- The Washington Times - Tuesday, July 11, 2006

The House overwhelmingly passed legislation yesterdayto ban interstate and offshore gambling conducted via the Internet.

For eight years, Congress has failed to do anything to regulate betting houses in the Caribbean and elsewhere from taking wagers by Americans using the Internet, as well as bets made to online casinos in states where gambling is legal from gamblers in states where it is not.

“This bill erases the stain on this Congress made by lobbyists like Jack Abramoff and his friends who mislead this body and used their influence to kill this bill six years ago,” said Rep. Robert W. Goodlatte, Virginia Republican, who authored the bill. “This is the strongest bill that works to end this scourge of Internet gambling, protects our young people and our families.”

Current law prohibits gambling over telephone wires, but the growth and international reach of the Internet has made it an easily marketable loophole for sports bookies and casino banks.

The bill, which passed 317-93, amends the 1961 Interstate Wire Act to prohibit interstate gambling on the Internet through wireless and cable connections and makes it illegal for gambling businesses to accept credit cards, checks or electronic and wire transfers from customers trying to pay debts.

It also would task the Justice Department, Treasury secretary and the Federal Reserve Board to establish regulations requiring banks or other designated payment companies to establish policies and procedures to block restricted gambling transactions.

Although the bill allows interstate Web gambling on horse racing and intrastate betting on lotteries and Indian casino games, it prohibits interstate Web betting on dog racing, the popular Florida sport of jai alai and lotteries.

“Supporters of this bill say that we must protect young people and people who get addicted to gambling; well, if we follow that logic, our next effort should be to ban online shopping and protect people from overspending on shopping addictions,” said Rep. Shelley Berkley, Nevada Democrat.

She said the measure violated privacy rights by bringing the federal government into the homes of people with computers who choose to gamble online. Members from Nevada were particularly nervous about the bill because of its singular focus on gambling, legal in that state.

But there were others who opposed the bill, saying it will have only a minimal effect on the growth in Internet gambling with annual revenues exploding from $3 billion generated in 2001 to $12 billion this year and expected to reach $25 billion by 2010.

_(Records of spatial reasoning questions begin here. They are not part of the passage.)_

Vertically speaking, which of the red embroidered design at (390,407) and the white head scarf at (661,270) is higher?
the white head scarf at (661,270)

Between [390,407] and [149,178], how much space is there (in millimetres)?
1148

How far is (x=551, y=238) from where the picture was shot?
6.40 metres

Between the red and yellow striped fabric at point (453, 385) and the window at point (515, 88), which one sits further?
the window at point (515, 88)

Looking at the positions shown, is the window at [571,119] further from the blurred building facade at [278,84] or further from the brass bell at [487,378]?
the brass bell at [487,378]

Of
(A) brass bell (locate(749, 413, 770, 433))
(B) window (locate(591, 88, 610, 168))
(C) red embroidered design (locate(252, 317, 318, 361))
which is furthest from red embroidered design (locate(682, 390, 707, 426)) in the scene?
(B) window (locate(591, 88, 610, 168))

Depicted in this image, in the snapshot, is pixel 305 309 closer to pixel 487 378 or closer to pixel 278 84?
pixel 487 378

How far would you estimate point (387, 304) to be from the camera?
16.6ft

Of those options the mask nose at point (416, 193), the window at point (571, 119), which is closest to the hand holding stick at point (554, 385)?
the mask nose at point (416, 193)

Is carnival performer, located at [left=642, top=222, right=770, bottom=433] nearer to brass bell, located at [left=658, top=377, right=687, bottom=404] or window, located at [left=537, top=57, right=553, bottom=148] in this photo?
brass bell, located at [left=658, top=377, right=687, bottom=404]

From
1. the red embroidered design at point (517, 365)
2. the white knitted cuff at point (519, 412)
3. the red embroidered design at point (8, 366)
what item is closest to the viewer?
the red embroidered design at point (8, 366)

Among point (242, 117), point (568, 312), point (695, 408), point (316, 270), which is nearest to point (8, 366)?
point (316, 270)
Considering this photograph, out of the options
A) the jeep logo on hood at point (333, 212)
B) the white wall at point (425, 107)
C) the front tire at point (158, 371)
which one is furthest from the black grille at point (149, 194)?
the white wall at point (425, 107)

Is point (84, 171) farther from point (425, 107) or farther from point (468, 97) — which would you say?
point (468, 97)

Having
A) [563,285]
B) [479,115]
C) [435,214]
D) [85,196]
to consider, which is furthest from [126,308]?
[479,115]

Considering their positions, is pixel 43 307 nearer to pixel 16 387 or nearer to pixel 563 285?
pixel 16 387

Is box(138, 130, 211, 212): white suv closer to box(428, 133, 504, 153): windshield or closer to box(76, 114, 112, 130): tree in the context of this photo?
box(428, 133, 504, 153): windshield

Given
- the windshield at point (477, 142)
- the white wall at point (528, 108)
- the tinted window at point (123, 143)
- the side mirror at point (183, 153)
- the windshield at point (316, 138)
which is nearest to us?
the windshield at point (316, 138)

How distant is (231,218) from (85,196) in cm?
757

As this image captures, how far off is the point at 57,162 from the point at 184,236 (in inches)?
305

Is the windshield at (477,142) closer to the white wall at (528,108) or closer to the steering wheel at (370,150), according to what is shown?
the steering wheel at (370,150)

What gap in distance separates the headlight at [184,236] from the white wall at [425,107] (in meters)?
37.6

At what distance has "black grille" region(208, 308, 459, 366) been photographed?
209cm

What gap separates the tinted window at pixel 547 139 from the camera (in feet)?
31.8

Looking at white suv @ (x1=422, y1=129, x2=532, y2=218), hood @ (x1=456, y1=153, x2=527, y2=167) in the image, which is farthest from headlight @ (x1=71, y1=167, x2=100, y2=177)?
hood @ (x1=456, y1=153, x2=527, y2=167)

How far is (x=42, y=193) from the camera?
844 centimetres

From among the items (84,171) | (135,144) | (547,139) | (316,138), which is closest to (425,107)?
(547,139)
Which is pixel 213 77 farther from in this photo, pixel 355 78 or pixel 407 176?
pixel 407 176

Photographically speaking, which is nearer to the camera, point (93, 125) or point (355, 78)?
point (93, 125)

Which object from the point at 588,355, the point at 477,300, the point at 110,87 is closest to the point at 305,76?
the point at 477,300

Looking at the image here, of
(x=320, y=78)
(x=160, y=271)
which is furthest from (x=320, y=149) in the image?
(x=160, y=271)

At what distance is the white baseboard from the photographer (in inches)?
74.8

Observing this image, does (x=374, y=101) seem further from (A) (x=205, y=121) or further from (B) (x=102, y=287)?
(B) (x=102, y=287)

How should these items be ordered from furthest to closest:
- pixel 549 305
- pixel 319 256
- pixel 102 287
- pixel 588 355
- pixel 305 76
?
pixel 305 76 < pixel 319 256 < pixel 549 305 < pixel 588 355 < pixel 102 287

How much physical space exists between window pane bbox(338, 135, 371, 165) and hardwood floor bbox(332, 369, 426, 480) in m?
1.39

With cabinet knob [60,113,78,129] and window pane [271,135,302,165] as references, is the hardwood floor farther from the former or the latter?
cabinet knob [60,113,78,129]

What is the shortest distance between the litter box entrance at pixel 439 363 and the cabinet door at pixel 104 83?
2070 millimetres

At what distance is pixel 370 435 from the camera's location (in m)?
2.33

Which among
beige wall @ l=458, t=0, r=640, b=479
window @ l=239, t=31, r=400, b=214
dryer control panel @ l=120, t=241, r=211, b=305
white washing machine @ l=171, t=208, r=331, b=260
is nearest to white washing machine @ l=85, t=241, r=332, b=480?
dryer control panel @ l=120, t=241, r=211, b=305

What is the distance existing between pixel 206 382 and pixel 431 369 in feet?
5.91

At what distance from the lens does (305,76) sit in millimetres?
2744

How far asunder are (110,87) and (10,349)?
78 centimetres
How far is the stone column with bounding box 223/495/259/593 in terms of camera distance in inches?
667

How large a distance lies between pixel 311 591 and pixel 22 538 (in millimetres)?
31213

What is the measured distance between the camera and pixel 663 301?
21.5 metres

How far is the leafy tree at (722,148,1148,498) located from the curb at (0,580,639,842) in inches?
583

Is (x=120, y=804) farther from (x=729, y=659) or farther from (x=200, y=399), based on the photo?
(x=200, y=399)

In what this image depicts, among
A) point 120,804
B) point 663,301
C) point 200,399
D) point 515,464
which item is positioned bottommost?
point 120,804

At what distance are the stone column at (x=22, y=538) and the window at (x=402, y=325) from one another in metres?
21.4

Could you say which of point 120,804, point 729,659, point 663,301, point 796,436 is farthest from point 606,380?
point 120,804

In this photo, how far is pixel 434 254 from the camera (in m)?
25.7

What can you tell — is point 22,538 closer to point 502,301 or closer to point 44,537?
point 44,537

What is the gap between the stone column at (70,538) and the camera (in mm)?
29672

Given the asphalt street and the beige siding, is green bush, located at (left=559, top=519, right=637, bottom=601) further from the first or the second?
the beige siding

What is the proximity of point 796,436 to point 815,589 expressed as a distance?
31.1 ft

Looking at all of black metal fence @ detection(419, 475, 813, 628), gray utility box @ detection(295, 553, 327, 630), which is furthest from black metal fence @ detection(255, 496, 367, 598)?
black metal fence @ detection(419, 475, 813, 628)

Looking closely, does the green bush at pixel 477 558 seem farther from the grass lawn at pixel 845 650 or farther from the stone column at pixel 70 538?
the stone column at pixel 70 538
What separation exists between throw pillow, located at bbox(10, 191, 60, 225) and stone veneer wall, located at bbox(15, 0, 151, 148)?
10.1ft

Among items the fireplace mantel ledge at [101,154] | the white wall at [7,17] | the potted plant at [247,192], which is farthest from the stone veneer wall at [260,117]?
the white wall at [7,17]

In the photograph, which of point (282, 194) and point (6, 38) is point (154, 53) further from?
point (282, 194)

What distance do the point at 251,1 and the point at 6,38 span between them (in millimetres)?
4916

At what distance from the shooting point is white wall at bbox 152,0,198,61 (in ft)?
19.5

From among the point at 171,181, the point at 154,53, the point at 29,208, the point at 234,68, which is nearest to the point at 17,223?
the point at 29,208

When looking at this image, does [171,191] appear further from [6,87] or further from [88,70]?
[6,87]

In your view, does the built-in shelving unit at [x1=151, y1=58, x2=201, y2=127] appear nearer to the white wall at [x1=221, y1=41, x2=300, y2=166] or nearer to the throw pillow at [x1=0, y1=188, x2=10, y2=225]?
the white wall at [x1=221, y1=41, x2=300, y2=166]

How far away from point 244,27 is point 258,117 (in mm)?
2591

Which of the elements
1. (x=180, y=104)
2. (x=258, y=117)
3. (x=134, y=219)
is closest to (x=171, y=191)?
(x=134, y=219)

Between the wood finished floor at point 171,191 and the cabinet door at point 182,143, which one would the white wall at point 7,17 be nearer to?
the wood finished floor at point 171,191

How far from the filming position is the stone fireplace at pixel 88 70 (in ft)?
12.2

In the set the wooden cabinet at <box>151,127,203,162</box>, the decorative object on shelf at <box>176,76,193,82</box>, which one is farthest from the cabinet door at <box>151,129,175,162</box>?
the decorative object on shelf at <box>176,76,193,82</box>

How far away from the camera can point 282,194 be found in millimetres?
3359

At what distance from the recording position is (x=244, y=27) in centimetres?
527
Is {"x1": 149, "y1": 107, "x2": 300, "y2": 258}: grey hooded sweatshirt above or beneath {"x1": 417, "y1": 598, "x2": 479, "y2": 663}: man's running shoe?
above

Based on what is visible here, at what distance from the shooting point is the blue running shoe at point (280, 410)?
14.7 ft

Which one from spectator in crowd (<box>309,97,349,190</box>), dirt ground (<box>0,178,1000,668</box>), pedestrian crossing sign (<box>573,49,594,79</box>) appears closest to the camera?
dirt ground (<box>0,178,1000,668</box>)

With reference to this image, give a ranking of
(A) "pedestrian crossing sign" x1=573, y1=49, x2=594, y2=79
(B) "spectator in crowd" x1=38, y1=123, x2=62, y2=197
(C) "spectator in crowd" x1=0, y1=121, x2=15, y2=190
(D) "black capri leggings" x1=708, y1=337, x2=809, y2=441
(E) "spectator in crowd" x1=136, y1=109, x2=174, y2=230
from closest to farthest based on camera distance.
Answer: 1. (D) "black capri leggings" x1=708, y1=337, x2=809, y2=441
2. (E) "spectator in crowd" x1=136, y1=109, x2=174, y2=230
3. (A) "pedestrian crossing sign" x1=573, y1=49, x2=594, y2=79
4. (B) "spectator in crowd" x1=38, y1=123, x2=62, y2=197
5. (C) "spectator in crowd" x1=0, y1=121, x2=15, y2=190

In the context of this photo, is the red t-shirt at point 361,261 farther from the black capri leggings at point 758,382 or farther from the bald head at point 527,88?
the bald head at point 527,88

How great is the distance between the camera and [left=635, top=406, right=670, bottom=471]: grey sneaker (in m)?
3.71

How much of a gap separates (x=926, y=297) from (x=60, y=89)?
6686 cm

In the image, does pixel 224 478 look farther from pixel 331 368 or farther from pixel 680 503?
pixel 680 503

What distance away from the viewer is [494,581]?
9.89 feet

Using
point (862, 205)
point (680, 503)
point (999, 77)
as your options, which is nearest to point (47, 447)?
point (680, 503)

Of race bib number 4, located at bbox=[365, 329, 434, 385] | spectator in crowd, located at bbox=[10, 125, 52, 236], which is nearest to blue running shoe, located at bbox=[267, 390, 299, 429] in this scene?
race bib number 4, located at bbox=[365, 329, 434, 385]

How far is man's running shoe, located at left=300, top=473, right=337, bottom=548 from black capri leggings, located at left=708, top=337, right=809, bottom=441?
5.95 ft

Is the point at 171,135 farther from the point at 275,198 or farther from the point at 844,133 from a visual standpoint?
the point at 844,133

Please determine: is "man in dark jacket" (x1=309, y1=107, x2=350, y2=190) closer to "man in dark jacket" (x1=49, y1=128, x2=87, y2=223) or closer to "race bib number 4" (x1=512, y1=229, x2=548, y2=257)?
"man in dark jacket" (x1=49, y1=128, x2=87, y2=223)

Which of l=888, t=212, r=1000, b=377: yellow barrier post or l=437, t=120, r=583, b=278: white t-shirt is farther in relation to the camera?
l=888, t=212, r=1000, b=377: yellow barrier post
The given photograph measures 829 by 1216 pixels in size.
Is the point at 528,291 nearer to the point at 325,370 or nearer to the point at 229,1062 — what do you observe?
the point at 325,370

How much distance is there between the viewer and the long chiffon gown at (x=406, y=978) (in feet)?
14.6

“It doesn’t try to prohibit Internet gambling but only tries to curtail the establishment of gambling operations, which I believe will be ineffective because of the nature of the Internet,” said Rep. Robert C. Scott, Virginia Democrat.

But other members said Congress has to send a message that it is no longer for sale to lobbyists.

“This institution was manipulated by outside lobbyists, so the issue today is will this House stop the manipulation. This is a test of this institution and whether it will allow outside influences to manage this place and this was our opportunity to stop it,” said Rep. Frank R. Wolf, Virginia Republican.

About 2,300 Internet gambling sites exist. Most of the companies are based in the Caribbean and South America. Because of the anonymous nature of Internet transactions, many teens are gambling using their parents’ credit cards or setting up their own accounts with the gambling sites.